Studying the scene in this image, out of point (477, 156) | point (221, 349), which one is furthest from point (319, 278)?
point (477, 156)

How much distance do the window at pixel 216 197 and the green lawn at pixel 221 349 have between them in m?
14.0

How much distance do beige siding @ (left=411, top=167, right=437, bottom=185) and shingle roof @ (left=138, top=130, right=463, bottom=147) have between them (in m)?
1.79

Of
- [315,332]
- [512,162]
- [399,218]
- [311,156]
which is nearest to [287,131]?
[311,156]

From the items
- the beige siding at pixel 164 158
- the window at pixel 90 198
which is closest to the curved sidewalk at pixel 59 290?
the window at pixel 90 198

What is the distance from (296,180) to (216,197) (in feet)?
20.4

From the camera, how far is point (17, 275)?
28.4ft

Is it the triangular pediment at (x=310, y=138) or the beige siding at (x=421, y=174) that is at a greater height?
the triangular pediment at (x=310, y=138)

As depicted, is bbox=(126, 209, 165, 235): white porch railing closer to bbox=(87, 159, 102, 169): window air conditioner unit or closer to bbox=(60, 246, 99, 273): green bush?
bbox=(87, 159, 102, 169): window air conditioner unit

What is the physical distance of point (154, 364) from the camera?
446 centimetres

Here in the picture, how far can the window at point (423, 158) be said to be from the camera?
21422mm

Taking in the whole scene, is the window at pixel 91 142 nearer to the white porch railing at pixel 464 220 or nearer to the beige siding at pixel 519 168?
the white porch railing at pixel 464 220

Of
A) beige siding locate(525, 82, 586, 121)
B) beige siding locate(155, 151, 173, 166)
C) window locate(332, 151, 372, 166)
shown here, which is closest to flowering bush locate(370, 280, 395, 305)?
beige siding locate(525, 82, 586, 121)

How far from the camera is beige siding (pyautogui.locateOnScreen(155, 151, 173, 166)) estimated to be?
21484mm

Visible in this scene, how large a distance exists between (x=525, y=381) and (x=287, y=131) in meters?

────────────────────────────────────────

§ **GOAL**
Above are some records. Print them all exactly.

§ **EXERCISE ANSWER**
Studying the scene in this image, out of point (477, 156) | point (221, 349), which one is furthest from point (319, 278)?
point (477, 156)

How much distance do the window at pixel 216 197 and the green lawn at pixel 221 349 have between them in m?
14.0

How much distance do beige siding @ (left=411, top=167, right=437, bottom=185) and shingle roof @ (left=138, top=130, right=463, bottom=147) have between them (in m)?
1.79

Of
- [315,332]
- [512,162]
- [399,218]
- [311,156]
which is nearest to [287,131]?
[311,156]

From the items
- the beige siding at pixel 164 158
- the window at pixel 90 198
which is closest to the curved sidewalk at pixel 59 290?
the window at pixel 90 198

What is the distance from (296,180) to (216,197) (in feet)?
20.4

From the camera, how far is point (17, 275)?
28.4ft

Is it the triangular pediment at (x=310, y=138) or the beige siding at (x=421, y=174) that is at a greater height?
the triangular pediment at (x=310, y=138)

As depicted, is bbox=(126, 209, 165, 235): white porch railing closer to bbox=(87, 159, 102, 169): window air conditioner unit or closer to bbox=(60, 246, 99, 273): green bush?
bbox=(87, 159, 102, 169): window air conditioner unit

What is the physical distance of point (154, 364) from the camera?
446 centimetres

Here in the picture, how far can the window at point (423, 158) be said to be from the camera?
21422mm

Taking in the whole scene, is the window at pixel 91 142 nearer to the white porch railing at pixel 464 220 or nearer to the beige siding at pixel 519 168?
the white porch railing at pixel 464 220

Of
A) beige siding locate(525, 82, 586, 121)
B) beige siding locate(155, 151, 173, 166)
C) window locate(332, 151, 372, 166)
shown here, which is closest to flowering bush locate(370, 280, 395, 305)?
beige siding locate(525, 82, 586, 121)

How far from the camera is beige siding (pyautogui.locateOnScreen(155, 151, 173, 166)) estimated to be?
21484mm

Visible in this scene, how large a distance exists between (x=525, y=381) and (x=287, y=131) in meters?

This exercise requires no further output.